Vodka7
Member
I went to the library, and read it. Technically, since I'm an "impure infidel", I'm under a death sentence in some islamic countries just for touching it! Touching it!
Not unless you read Arabic--translations of the Koran are not considered the Koran. The translation process changes it from God's words to the translator's words, which are worthless.
Just to clear up one other misconception--Muslims don't worship the Koran. They worship God the way he taught them to in the Koran. When a situation arises that the Koran is not explicit enough about, they go to the actions of Mohammad as recorded by his contemporaries or those that followed them. After that, they go to clerics who reach a consensus based on what their school of religious thought believes is most inline with Islam.
The main split in Islam, Shiite/Suni, is more complex than I could understand. Basically, which side you're on depends on who you believe succeeded Mohammad.
The real problem is that Americans don't hold anything sacred anymore. We're too all inclusive, too politically correct, to the point where the Supreme Court has said that flag burning is perfectly legal anywhere you could burn, say, a Hooters t-shirt. That's not the case in Muslim countries--they have the guts to say "no, this is sacred. You will NOT mess with it."
I can't remember the last time I heard church bells that denoted anything but the hour... In Egypt, I heard them five times a day, starting at 5:15am--the city (Cairo, in my case) quite literally rings out with them. You hear, in harmony, loudspeakers blaring from every direction.

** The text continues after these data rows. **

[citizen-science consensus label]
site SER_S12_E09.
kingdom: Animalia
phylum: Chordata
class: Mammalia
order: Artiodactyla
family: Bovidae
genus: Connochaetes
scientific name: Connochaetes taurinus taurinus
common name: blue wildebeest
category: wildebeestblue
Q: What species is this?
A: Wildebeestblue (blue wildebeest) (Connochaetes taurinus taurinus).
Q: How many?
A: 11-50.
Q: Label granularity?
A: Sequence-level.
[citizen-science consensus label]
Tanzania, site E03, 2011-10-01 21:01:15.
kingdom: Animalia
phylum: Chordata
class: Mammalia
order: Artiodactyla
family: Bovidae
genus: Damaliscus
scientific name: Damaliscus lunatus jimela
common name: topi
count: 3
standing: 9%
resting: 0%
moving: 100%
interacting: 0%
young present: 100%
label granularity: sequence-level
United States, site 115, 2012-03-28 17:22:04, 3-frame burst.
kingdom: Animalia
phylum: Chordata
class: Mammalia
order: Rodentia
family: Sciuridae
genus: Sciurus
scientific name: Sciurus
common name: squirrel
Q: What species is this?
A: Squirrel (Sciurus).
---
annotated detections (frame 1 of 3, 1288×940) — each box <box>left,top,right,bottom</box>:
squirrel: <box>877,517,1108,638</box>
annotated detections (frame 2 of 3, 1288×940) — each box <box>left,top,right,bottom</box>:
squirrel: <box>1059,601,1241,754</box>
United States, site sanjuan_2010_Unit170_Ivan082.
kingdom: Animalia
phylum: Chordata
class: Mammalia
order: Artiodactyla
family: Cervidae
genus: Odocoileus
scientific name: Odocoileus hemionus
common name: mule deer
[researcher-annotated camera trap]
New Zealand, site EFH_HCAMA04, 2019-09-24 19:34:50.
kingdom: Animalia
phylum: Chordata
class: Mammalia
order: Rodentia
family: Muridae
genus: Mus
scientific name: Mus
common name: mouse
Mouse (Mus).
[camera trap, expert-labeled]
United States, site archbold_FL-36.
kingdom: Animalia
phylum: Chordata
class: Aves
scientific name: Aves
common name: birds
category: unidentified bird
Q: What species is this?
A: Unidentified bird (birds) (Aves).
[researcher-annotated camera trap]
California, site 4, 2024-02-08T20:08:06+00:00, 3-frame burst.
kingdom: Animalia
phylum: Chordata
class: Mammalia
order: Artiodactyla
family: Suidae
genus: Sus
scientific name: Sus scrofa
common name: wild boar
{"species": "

Religion is a part of the daily life of every Muslim--in these countries, the first thing children learn to read is the Koran. Even a bad muslim child, raised in the United States, will still have more of the Koran memorized than I will ever know of the bible. In these countries, religion is something that happens every day--unlike here, where it's once a week, maybe just the big holidays, or when someone dies. So, where I and several other posters on this board have admitted that someone disgracing a bible right in front of me would not be a big deal, someone defacing a Koran is a big deal--people actually care, and would be offended.